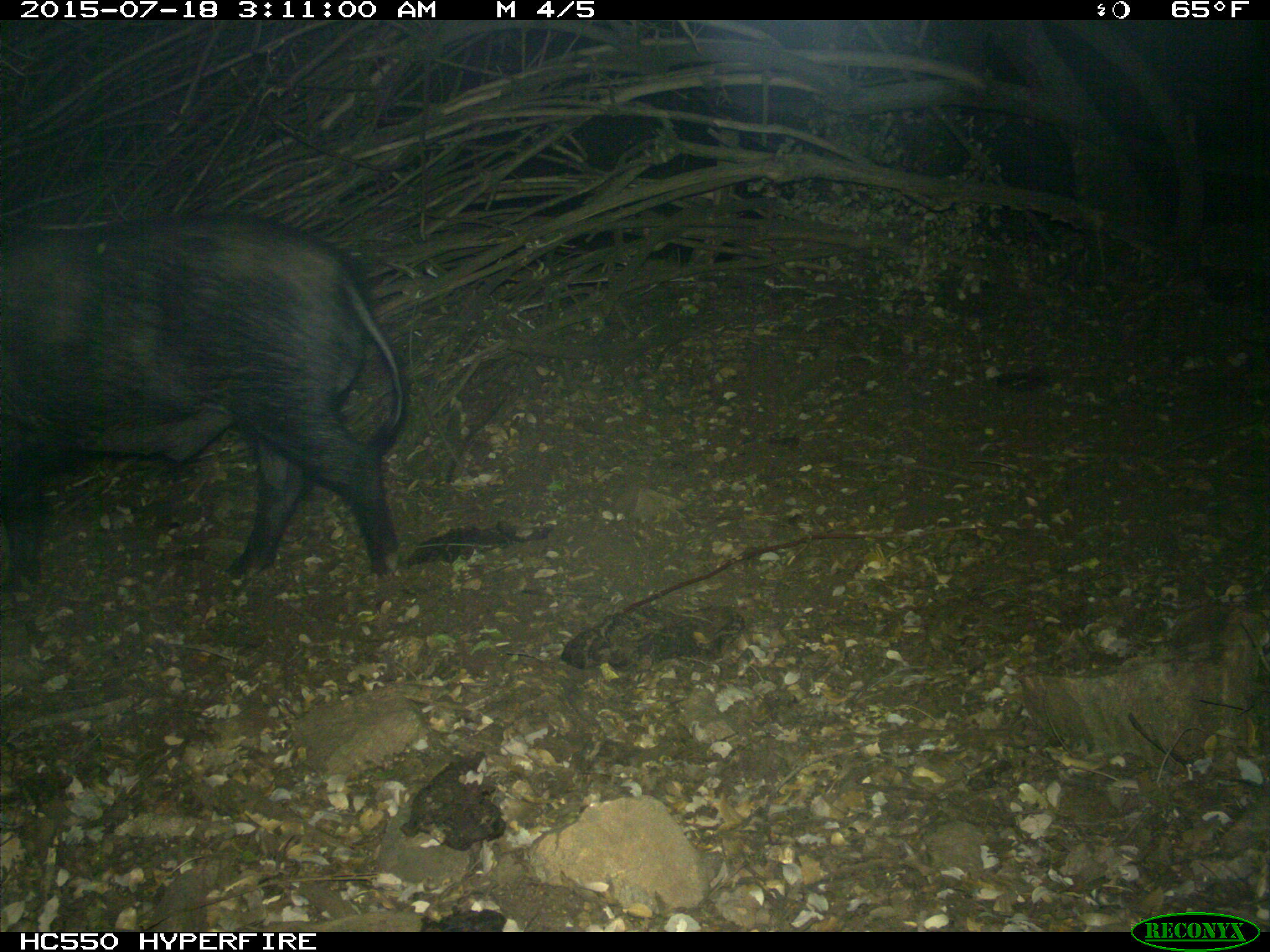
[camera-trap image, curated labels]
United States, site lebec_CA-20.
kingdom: Animalia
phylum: Chordata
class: Mammalia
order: Artiodactyla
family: Suidae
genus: Sus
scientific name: Sus scrofa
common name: wild boar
+--
Leave nothing out but the pictures when transcribing the records.

## Output for this task
[camera-trap image, curated labels]
United States, site lebec_CA-20.
kingdom: Animalia
phylum: Chordata
class: Mammalia
order: Artiodactyla
family: Suidae
genus: Sus
scientific name: Sus scrofa
common name: wild boar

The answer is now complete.